Two regional Federal Reserve bank chiefs said they favor further interest-rate increases and criticism by President Donald Trump wouldn’t influence U.S. central bank policy.
“My own forecast is that it will be appropriate to raise rates a couple more times this year,” Kansas City Fed President Esther George said in an interview on Bloomberg Television with Kathleen Hays in Jackson Hole, Wyoming. Robert Kaplan, head of the Dallas Fed, told CNBC television that he backed three or four more hikes over the next nine to 12 months.
Trump complained to wealthy Republican donors at a Hamptons fundraiser on Friday that he expected Jerome Powell to be a cheap-money Fed chairman and instead the man he picked for the job had raised rates.
Both George and Kaplan, speaking ahead of the Kansas City Fed’s policy symposium in the Grand Teton National Park, said political considerations wouldn’t play any role in the committee’s interest rate setting policies.
“I don’t feel personally that it impedes our ability to make decisions,” George said. “This committee is very focused on the mandate given to us by Congress to try to make decisions that are in the long-run interest of a growing economy.”
Kaplan agree with that assessment.
“It’s not going to affect our decisions,” the Dallas Fed leader said. “I’m very confident we’ll continue to do our job in an apolitical way.”
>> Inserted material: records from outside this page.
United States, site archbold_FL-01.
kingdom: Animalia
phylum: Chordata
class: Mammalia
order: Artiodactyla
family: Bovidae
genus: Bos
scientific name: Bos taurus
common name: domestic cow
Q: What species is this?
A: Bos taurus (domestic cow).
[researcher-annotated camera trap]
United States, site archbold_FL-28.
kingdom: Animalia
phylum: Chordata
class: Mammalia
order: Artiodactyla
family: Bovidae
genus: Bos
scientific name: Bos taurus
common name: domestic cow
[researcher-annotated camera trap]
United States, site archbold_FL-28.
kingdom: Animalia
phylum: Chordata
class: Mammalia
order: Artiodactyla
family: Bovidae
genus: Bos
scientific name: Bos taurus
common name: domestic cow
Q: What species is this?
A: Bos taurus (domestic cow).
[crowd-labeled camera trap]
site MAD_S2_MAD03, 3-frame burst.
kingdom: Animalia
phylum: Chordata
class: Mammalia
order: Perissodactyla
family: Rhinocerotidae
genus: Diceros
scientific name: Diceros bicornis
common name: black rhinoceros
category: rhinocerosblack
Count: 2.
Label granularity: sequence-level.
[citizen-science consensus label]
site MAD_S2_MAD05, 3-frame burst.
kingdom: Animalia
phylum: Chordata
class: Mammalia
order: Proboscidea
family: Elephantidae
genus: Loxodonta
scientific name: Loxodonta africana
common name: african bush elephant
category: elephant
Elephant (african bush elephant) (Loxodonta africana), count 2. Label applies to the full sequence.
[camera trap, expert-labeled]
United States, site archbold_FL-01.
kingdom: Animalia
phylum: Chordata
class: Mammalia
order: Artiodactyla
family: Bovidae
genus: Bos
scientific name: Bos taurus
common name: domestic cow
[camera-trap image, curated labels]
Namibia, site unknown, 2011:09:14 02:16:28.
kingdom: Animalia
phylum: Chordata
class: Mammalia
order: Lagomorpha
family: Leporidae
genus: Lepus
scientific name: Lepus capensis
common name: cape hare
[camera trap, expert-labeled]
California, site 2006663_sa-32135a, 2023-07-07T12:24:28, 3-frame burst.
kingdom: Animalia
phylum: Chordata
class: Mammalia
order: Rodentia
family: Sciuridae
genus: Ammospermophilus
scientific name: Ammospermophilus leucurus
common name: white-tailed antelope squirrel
George, as conference host, will get the event formally underway with a dinner at 8 p.m. New York time on Thursday. Powell headlines the conference with a speech at 10 a.m. Friday on monetary policy in a changing economy.
Fed officials are getting ready to raise interest rates again next month amid an intensifying debate on how much higher to go amid strong labor markets and robust growth, minutes of their July 31-Aug. 1 meeting released in Washington on Wednesday showed. Investor expectations for a move next month are above 90 percent, according to pricing in interest rate futures markets.
The U.S. economy expanded 4.1 per cent in the second quarter and tracking indices from the New York and Atlanta Feds show it continues to grow. Unemployment is 3.9 percent, near the lowest since 2000, and inflation measured by the Fed’s preferred price gauge rose 2.2 per cent for the year ending June.
George suggested the more difficult debates facing the Fed revolve around how far it will raise rates before at least pausing its upward march. George said she estimated the so-called neutral rate -- the level at which the Fed’s policy rate neither drives nor restrains the economy -- at 3 per cent. She wouldn’t say where she thought rates should level off.